By Michael S. Derby
(Reuters) - Americans grew notably less sanguine about the job market in August amid a notable rise in concerns about the ability to get new employment in the event of a job loss, a report from the New York Federal Reserve showed on Monday.
The regional Fed bank's Survey of Consumer Expectations for August also found rising concern about the current state of households' financial situation and essentially stable expectations for future price pressures.
The survey, conducted over the course of last month, flagged a sharp rise in respondents who said finding a new job would be harder if they became unemployed. The expected probability of finding new work in such an event among respondents was 44.9%, the lowest level in the survey since June 2013 and down from 50.7% in July.
Expectations that the unemployment rate will be higher in the future rose in August, as did expectations of a future job loss, the probability of which stood at 14.5% of respondents, above the 12-month average of 14%. In August, survey respondents also said they marked down the probability of leaving a job voluntarily.
The troubled outlook for hiring is another sign of challenges in the job market. Government data released over the past two months has shown a notable deceleration in the rate of job growth amid big downward revisions to previous months' numbers.
On Friday, the Bureau of Labor Statistics reported that non-farm payrolls rose by a modest 22,000 jobs after increasing by 75,000 in July. The unemployment rate ticked up slightly to 4.3%, which was itself a four-year high. The data also showed that in June the economy lost jobs, something that had not happened in four and a half years.
The worsening outlook for hiring is helping buttress the outlook for a Fed rate cut next week. The U.S. central bank is widely expected to lower its short-term benchmark interest rate by a quarter of a percentage point to the 4.00%-4.25% range at the end of its September 16-17 meeting. While some forecasters have broached the idea of a more aggressive Fed rate cut next week, many have said a string of normal-sized rate cuts would be a better approach given the labor market clouds.
Fed officials worry that President Donald Trump's trade tariffs could further boost already stubborn levels of inflation, and that's caused some to lean against the idea of lowering short-term borrowing costs. Many Fed officials are also increasingly anxious that the job market is running into trouble, and that's becoming the main focus of monetary policy.

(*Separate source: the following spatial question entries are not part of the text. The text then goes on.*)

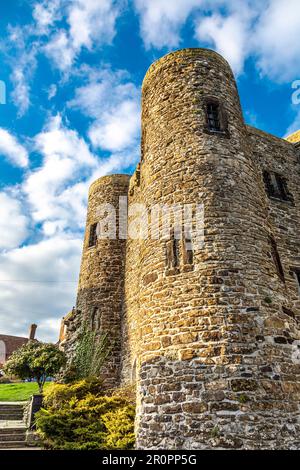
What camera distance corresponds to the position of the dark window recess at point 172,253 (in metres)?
7.36

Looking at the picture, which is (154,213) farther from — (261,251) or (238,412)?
(238,412)

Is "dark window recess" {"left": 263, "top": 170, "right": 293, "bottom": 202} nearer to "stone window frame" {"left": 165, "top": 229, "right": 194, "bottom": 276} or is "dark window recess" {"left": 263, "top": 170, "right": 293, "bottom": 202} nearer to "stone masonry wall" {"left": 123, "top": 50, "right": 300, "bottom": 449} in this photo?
"stone masonry wall" {"left": 123, "top": 50, "right": 300, "bottom": 449}

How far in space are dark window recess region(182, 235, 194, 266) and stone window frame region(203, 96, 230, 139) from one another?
3263mm

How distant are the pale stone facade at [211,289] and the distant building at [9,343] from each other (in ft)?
102

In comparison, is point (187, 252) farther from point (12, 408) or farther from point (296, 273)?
point (12, 408)

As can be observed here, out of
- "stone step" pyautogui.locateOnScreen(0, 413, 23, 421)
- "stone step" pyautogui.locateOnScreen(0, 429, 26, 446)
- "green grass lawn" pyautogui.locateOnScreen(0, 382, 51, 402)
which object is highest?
"green grass lawn" pyautogui.locateOnScreen(0, 382, 51, 402)

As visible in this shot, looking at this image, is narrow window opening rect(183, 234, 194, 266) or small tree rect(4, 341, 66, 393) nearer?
narrow window opening rect(183, 234, 194, 266)

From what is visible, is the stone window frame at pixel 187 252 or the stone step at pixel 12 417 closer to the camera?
the stone window frame at pixel 187 252

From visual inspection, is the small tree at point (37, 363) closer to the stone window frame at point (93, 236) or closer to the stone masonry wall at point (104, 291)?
the stone masonry wall at point (104, 291)

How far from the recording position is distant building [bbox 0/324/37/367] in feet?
125

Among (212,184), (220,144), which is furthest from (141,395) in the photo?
(220,144)

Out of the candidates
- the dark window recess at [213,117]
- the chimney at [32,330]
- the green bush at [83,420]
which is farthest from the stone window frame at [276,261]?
the chimney at [32,330]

"I've been clear that I think we should be cutting at the next meeting," Fed Governor Christopher Waller said in an interview with CNBC last week. "You want to get ahead of having the labor market go down because usually when the labor market turns bad, it turns bad fast."
STABLE INFLATION EXPECTATIONS
Another report on Monday also bolstered concerns about the job market. The Conference Board's Employment Trends Index slipped to its lowest reading since early 2021, when the employment sector was being lashed by the COVID-19 pandemic. The Conference Board data also found a rise in those who saw jobs as hard to get.
Mitchell Barnes, an economist at the Conference Board, said in a statement that "layoffs and unemployment remain low as companies navigate through continued uncertainty." But he added that "tariff pressures are expected to intensify, raising inflation and reducing consumption, which could restrain activity and dampen future hiring."
The New York Fed survey also found respondents have downgraded their current financial situations, although it added that respondents' "year-ahead expectations about households' financial situations became more dispersed" in August.
Relative to July, "a larger share of households are expecting a worse financial situation, and an equally larger share of households are expecting a better financial situation in one year from now," it said.
The survey, which is most closely watched for its findings on the expected path of inflation, found relative stability in August. The year-ahead expected level of inflation rose to 3.2% from 3.1% in July, while expectations for price pressures three and five years from now were unchanged at 3% and 2.9%, respectively.
Stable inflation expectations data will likely be welcomed by Fed officials because it signals a lower risk that the tariffs will drive a persistent increase in price pressures.